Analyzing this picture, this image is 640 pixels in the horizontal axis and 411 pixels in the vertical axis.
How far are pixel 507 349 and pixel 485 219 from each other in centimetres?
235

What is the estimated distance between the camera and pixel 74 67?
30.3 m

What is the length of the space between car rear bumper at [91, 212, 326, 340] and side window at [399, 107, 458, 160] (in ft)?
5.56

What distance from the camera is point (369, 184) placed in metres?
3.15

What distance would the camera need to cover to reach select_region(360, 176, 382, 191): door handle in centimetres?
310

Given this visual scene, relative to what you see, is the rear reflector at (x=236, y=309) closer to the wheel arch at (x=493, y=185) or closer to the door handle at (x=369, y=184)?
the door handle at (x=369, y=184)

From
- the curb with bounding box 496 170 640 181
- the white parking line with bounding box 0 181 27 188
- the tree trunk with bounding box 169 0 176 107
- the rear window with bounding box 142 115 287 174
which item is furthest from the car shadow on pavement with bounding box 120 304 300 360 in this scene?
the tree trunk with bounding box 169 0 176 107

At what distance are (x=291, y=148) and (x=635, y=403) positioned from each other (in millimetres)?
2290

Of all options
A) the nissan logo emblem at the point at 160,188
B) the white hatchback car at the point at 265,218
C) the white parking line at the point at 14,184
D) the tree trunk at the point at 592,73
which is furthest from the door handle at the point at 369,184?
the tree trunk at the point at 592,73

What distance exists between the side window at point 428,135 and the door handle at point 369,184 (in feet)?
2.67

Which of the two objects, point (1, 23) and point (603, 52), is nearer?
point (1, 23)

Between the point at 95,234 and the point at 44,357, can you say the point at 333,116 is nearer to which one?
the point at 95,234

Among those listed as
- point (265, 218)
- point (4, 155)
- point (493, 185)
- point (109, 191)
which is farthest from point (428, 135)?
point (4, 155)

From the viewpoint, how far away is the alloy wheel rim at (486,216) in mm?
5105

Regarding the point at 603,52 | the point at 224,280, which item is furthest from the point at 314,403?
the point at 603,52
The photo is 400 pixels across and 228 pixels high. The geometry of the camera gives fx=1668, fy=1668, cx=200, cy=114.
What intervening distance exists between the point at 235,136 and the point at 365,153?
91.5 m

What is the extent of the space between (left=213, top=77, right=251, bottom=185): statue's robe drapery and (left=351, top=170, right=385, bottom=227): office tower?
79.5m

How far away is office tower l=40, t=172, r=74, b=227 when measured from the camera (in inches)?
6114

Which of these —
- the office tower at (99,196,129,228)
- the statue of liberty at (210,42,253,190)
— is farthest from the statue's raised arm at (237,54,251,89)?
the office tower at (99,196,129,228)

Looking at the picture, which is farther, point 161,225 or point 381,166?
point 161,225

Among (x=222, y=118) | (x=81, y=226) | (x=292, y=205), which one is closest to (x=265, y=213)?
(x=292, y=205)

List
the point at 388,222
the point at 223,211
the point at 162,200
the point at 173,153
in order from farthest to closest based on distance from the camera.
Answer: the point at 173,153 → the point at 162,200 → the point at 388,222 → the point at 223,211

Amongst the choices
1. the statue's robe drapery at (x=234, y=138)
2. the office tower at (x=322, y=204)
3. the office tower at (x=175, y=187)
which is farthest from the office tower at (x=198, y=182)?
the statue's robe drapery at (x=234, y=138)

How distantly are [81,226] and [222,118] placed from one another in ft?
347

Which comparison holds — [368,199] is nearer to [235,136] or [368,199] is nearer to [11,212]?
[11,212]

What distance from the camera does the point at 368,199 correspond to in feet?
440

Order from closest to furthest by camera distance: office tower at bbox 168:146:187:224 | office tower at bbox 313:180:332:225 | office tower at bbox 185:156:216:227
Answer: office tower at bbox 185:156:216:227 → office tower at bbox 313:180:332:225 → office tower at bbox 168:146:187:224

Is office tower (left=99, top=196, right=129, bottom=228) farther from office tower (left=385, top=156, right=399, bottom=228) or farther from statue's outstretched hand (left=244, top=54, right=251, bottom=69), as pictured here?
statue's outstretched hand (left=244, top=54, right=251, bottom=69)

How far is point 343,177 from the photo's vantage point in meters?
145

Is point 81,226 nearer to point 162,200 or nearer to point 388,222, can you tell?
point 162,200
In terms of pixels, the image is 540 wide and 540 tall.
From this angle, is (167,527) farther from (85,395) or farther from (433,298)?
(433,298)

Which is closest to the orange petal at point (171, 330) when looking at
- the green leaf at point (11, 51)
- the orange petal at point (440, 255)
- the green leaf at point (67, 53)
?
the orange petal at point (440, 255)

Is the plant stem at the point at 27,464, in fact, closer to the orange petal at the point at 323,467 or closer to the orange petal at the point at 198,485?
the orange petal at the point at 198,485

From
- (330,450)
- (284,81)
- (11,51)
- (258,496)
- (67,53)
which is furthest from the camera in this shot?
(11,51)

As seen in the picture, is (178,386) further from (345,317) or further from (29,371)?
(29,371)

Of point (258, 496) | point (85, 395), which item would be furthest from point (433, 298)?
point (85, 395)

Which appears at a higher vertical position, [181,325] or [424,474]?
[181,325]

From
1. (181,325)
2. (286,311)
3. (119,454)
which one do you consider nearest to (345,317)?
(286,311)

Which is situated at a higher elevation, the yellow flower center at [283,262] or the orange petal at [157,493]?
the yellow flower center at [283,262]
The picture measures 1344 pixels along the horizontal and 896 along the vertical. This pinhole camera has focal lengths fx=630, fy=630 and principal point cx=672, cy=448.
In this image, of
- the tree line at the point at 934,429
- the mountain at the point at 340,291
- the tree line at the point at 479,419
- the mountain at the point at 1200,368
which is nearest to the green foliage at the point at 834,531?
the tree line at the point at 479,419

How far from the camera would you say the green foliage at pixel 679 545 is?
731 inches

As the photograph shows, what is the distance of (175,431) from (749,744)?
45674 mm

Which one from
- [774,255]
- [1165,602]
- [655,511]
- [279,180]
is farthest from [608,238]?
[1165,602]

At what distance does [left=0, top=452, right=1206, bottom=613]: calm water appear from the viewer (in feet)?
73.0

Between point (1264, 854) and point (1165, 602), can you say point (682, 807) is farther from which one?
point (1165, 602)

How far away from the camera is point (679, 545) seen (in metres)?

------------------------------------------------------------------------

• Work to do
Can you update the listing from the line with "Among (x=222, y=118)" up to and including the line with "Answer: the point", replacing "farthest" with "furthest", leaving everything else unchanged and giving only those lines?

• Result
Among (x=222, y=118) | (x=81, y=226) | (x=292, y=205), which one is closest to (x=265, y=213)?
(x=292, y=205)

List
the point at 388,222
the point at 223,211
the point at 162,200
the point at 173,153
in order from furthest to closest based on distance from the camera.
Answer: the point at 173,153 → the point at 162,200 → the point at 388,222 → the point at 223,211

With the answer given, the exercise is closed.